|
|||||||||
A journey to the restaurant at the edge of the Universe. I have other dreams that take me to the edge of our reality and my experiences aren't always what I had hoped when I drifted into sleep. Like the time I went to the edge of the Universe. My diary written after my return to wakefulness often has a strange quality but despite that my report on that journey sums up the reasons why I continue to go. I began with "Well I'm here and I'm disappointed." The brochure had said, "Exciting! Wonderful! A once in a lifetime experience! Sit at a table at the edge of the Universe and see what lies beyond." And I went on to write: "There is nothing to see. I mean not even a notable blackness or a void. The sky is filled with as many stars as I saw whenever I was brave enough to go outdoors at night at home. Yes the sky is different but all the same stars are there even though changed in size and brightness. No! That's not quite true. Some of the older stars are gone but they will return when I go home. " I guess I've learnt something for I now know the missing stars came to an end long ago and will eventually disappear from my home sky. But I won't live long enough for that. And there is something that offered me release during the long hours I spent in that visionary place doing nothing else but stare at the sky looking for those differences that were supposed to excite me.

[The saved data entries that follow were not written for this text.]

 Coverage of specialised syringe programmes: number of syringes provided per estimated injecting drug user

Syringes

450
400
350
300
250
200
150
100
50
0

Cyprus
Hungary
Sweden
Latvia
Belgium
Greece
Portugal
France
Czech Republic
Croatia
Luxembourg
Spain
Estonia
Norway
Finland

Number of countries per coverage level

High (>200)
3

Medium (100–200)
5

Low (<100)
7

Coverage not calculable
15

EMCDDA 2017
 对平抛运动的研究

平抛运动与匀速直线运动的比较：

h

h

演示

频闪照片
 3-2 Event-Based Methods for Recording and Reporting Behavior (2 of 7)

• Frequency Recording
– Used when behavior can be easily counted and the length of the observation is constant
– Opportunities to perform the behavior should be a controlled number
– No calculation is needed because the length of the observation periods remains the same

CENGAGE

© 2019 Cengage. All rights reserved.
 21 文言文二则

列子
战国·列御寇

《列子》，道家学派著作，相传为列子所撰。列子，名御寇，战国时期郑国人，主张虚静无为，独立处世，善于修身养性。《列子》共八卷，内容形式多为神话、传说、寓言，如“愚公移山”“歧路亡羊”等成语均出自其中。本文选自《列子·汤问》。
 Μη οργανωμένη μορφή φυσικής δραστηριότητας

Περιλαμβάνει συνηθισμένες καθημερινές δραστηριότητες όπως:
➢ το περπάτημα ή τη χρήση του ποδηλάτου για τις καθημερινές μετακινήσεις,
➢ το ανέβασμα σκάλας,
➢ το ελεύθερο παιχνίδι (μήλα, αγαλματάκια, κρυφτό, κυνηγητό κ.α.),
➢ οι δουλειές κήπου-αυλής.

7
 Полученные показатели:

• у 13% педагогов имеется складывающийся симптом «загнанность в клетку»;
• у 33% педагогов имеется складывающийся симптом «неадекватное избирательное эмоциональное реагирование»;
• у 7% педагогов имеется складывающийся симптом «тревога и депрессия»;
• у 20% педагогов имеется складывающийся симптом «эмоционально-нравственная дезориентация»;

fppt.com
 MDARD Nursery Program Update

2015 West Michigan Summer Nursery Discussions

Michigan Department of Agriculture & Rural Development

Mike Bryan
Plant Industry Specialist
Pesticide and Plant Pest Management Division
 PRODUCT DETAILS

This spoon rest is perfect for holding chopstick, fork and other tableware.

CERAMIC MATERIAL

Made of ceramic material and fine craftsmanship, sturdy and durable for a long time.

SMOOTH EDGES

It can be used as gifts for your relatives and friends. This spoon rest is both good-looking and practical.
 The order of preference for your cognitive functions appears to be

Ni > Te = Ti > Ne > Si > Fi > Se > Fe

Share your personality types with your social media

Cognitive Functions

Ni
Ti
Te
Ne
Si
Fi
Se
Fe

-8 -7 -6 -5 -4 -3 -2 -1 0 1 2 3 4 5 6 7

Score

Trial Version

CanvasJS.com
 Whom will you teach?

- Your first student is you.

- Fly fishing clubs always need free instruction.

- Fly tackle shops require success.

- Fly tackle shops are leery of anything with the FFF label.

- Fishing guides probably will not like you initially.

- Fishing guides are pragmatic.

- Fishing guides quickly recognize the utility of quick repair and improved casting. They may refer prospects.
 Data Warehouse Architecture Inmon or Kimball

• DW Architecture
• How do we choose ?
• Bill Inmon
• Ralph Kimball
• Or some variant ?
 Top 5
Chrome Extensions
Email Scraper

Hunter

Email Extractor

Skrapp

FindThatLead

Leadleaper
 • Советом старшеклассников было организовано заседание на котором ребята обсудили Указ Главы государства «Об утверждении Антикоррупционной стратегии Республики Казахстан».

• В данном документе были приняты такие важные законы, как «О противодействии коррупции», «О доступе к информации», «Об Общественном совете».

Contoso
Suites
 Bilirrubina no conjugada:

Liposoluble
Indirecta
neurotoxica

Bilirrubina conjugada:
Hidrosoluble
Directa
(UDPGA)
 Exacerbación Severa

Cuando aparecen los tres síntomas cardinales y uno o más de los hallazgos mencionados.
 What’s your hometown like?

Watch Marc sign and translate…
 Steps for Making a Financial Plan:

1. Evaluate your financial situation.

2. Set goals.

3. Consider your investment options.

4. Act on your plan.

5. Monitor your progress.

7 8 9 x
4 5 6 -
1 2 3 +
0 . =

It was harder to find the stars I know; those with which I am most familiar were redder smaller and in different places in the sky. That makes it hard but it was made even more difficult because there were some brighter stars that I had never seen before. And in that dream I knew these would disappear when I return home. Now awake I am aware that many stars I see are long-gone. Their image is only history catching up with the here and now. And if I stayed long enough in this place they will disappear. But I can't of course hang around that long.